In questo caso, dunque, l’intervento, è stato realizzato da un’équipe multidisciplinare composta dal cardiologo Luigi Vignali e dai cardiochirurghi Andrea Agostinelli e Bruno Borrello, in una delle sale operatorie della Cardiochirurgia dell’Ospedale di Parma, diretta da Tiziano Gherli. Due sole ore di sala operatoria per un paziente di 81 anni, con rischio operatorio elevato per età, sovrappeso, diabete e ridotta autonomia, destinato diversamente a un iter chirurgico pericoloso e complesso con intervento a cuore aperto e circolazione extracorporea. La scelta praticata dall’équipe multiprofessionale del Maggiore, invece, ha consentito l’inserimento della nuova valvola aortica all’interno di quella nativa malata, grazie a uno speciale introduttore concepito per proteggere il vaso durante la manovra e guidato sotto controllo radiologico continuo. Prima dell’inserimento, la nuova protesi – impiantata per la terza volta in Italia con questo accesso - è stata compressa e resa sottile come una matita allo scopo di consentirne l'inserimento attraverso una arteria periferica, senza dovere fermare il cuore. Il tutto, con il contenimento della pratica chirurgica a una piccolissima incisione nella zona del cavo ascellare sinistro. Le modalità di esecuzione, caratterizzate da minima invasività, hanno offerto al paziente il grande vantaggio di un trauma minore per l’intero organismo e aperto la strada a un  recupero veloce e a una prospettiva di vita, per l’aspetto cardiologico, di almeno otto anni.

“Si è trattato di un intervento fuori dagli schemi, che richiede elevata manualità e esperienza”, spiega Luigi Vignali, responsabile della Cardiologia interventistica  del Maggiore. “Le competenze di cardiologi e cardiochirurghi che lavorano affiancati permettono un setting operatorio innovativo, costituito da una vero e proprio heart team – illustra da parte sua Bruno Borrello, cardiochirurgo della Cardiochirurgia. Durante simili procedure, infatti, la prudenza impone che un’intera équipe cardio-chirurgica sia a disposizione per potere convertire in tempo reale – nel giro di pochissimi istanti - l’intervento per via percutanea in un intervento di tipo tradizionale in circolazione extracorporea. “Una precauzione indispensabile – spiega infine il cardiochirurgo Andrea Agostinelli, la terza mano esperta di questo intervento innovativo – per ridurre al minimo i rischi, anche in caso di complicazione”.

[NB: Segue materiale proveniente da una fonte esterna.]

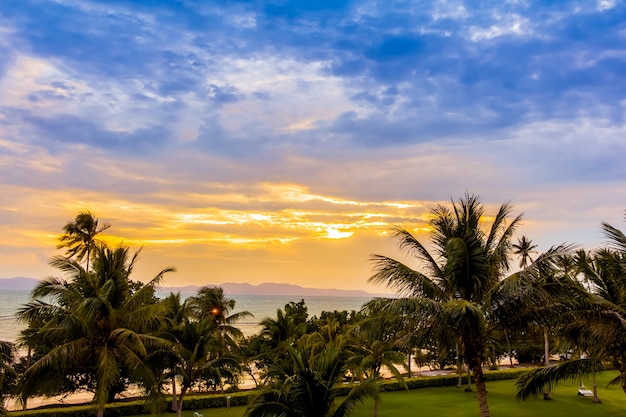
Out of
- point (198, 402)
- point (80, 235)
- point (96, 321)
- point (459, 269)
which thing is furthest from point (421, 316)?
point (80, 235)

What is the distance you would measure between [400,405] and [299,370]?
16.0 metres

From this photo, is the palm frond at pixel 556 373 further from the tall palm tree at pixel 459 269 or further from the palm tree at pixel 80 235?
the palm tree at pixel 80 235

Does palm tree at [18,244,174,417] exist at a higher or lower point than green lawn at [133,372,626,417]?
higher

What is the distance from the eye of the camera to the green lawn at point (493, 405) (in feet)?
71.7

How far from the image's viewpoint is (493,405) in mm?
23969

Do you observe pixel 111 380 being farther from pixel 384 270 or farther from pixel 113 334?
pixel 384 270

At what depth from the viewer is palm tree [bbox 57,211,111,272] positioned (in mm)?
31469

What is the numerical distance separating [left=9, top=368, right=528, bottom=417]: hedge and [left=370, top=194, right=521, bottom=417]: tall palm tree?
165 inches

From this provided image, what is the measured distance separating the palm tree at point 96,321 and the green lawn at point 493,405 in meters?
8.57

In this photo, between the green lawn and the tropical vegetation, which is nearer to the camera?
the tropical vegetation

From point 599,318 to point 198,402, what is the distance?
19.3 m

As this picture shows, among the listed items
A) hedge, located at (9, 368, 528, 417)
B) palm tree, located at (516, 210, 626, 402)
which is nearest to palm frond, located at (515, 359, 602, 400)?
palm tree, located at (516, 210, 626, 402)

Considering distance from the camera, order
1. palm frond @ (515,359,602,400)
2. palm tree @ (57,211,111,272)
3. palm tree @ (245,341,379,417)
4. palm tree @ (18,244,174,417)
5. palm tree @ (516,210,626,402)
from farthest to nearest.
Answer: palm tree @ (57,211,111,272)
palm tree @ (18,244,174,417)
palm frond @ (515,359,602,400)
palm tree @ (516,210,626,402)
palm tree @ (245,341,379,417)

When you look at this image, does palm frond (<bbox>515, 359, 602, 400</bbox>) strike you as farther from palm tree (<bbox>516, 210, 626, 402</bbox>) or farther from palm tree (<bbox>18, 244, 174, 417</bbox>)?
palm tree (<bbox>18, 244, 174, 417</bbox>)
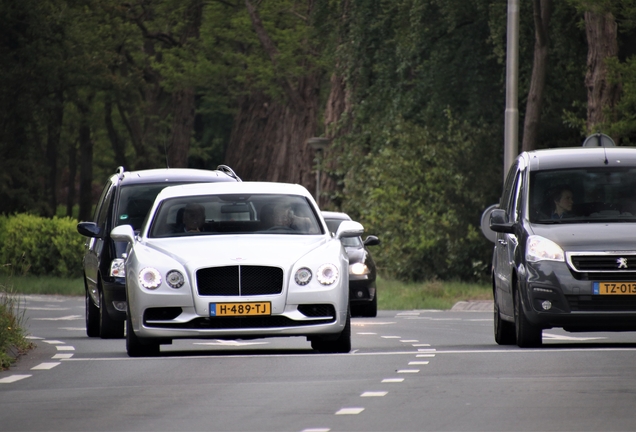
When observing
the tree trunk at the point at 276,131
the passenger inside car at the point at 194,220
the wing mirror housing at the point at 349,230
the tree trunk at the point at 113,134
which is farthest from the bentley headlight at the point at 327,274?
the tree trunk at the point at 113,134

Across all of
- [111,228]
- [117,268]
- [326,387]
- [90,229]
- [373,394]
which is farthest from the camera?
[111,228]

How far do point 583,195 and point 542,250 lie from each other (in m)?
1.10

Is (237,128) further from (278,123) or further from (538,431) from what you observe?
(538,431)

Dati significativi a supporto della innovazione escono dall’analisi dell’attività di Cardiologia e Cardiochirurgia dell’Azienda ospedaliera-universitaria di Parma, centro di riferimento regionale per questo tipo di impianto, definito Tavi: 85 sono infatti gli interventi dal 2015 ad oggi già realizzati per via trans-apicale e 200 quelli per via trans-femorale, una prospettiva di vita per persone che diversamente la vedrebbero negata. Per questo, l’équipe multidisciplinare sottolinea ancora una volta le parole d’ordine di questi casi complessi: valutare e selezionare con cura e precisione. Una modalità che all’ottantunenne di Cesena ha consentito il risveglio dall’anestesia già pochi minuti dopo l’intervento, una pratica che ora gli consente di essere già a casa, dopo soli sei giorni di osservazione post-operatoria.